Personally, I don't give a rodent's rear end how it's spelled (I think I can say that, heh) as long as I get what I'm asking for. Usually, I'll take the time to check it out with the waiter/waitress when I'm not in NM or Arizona. For what it's worth, I like Texas chilli (or any other state's version of the same dish for that matter). It frequently has some amount of some sort of chile in it, and it's a perfect companion to hot dogs, if you ask me. But it's very frustrating and tiring when I'm visiting my Southern California relatives that keep trying to take me to some new Mexican restaurant (note serious difference from New Mexican restaurant!) that has "real hot green chile, just how ya like it, Jon!" *SIGH* When that happens, I know I'm invariably in for a night of putting on a tolerant face and enjoying very bland chile. At least the tequila there is as good as it is here. smiley - winkeye


Post 5


Lets call the whole thing off.

Chile - from a transplanted traveller's point of view

Post 6


Born in Albuquerque and now living in Durango (not in NM but we get ABQ TV), I've always spelled it chili. Chile is the country in South America where the avocados come from in the off-season. ┬┐Verdad?

Chile - from a transplanted traveller's point of view

Post 7


Yeah, it's the same spelling as the South American country.
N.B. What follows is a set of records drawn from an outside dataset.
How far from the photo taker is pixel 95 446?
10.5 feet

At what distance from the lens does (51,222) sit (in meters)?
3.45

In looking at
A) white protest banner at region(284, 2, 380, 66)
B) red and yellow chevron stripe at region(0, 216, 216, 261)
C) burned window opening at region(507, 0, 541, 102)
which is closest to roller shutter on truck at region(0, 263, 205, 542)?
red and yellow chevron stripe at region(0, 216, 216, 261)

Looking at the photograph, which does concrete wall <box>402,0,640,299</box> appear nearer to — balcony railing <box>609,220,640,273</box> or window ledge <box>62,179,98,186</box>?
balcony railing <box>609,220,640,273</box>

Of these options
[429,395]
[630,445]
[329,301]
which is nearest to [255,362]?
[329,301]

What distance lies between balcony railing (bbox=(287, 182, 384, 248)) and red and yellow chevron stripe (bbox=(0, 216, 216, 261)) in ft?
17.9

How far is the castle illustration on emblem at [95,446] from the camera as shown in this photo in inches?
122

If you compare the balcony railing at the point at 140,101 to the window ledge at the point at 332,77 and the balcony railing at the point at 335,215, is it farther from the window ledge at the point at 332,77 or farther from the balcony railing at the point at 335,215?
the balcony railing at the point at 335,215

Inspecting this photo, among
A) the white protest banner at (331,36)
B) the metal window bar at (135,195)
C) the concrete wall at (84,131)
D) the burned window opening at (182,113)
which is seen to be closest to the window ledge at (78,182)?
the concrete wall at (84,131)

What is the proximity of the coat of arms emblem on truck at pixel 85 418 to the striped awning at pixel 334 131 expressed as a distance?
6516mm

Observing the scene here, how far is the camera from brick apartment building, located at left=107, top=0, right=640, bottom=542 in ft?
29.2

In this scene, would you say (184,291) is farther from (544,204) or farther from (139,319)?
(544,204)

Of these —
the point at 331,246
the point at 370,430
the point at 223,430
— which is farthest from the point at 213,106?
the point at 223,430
But that's how it's spelled on nearly all menus and food articles here in NM. Has been since I moved here in 1984. *shrug* You see "chili" on a menu it most likely refers to something quite different than the food you get associated with the word "chile." I think I've been over this ground enough to sound like a total snob, but in reality I'm just trying to help out people who are not experienced in this when ordering food in this area. YMMV of course, but this is a common enough problem I thought I'd point it out for the travellers.

- JD

Chile - from a transplanted traveller's point of view

Post 8


It's kinda funny how two old New Mexicans such as ourselves have different ideas on how to spell chil(i/e). Really an easy slip-up to make too when both spellings are pronounced chill-ee by the English speaking public. I suppose the only real resolution to this debate would be to go to those Mexican restaurants run entirely by folks who speak nary a lick of English and listen to the differences between cheel-ay (chile) and cheel-ee (chili).

And furthermore, a couple or three of those huge margueritas they serve wouldn't be bad either. I'll get back to you once I've done my research and sobered up enough to type something other than vbhbhjbxdljgbblhjft hjzurlbbgl hrlbl.

Chile - from a transplanted traveller's point of view

Post 9


Chilli is in fact a Nahuatl word not spanish, it means chilli.